Takayasu's arteritis
Pathophysiology and epidemiology
- Granulomatous inflammation affecting the aorta or its proximal branches.
- Causes stenosis and aneurysms.
- Commoner in young females and Asians.
Signs and symptoms
- Systemic symptoms early on: fatigue, fever, weight loss, headache, myalgia.
- Uneven BP between arms. Radial and brachial pulse may be absent on one side.
- Bruits: carotid, subclavian, brachial, abdominal aorta.
- Aortic regurgitation.
- Limb claudication.
- Hypertension due to renal artery stenosis.
- Subclavian steal syndrome: lesion proximal to vertebral artery origin causing neuro symptoms.
Management
- Corticosteroids (e.g. prednisolone) are 1st line.
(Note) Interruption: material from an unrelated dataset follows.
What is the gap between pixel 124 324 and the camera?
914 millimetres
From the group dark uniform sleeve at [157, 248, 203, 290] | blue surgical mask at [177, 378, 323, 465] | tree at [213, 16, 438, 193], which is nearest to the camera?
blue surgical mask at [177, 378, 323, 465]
Add methotrexate or azathioprine if needed.
- Angioplasty or valve replacement may be needed in some.
Polyarteritis nodosa (PAN)
Pathophysiology and epidemiology
- Necrotizing vasculitis of medium and small arteries, causing aneurysms, bleeds, and thrombosis.
- ANCA -ve and does not cause glomerulonephritis.
- Very rare, but commonest in middle-aged and in men.
- 20% are triggered by hepatitis B or C.
Signs and symptoms
- Constitutional: general malaise, fever, weight loss, arthralgia, myalgia.
- Skin: palpable purpura, ulcerations, tender nodules, livedo reticularis.
- Neuro: asymmetric peripheral neuropathy (including mononeuritis multiplex), TIA.
- Renal impairment due to ischaemia, with haematuria and proteinuria.
- Abdominal pain from visceral vasculitis.
Management
- Corticosteroids (e.g. prednisolone) are 1st line. Add methotrexate or azathioprine if needed.
- Cyclophosphamide if organ involvement.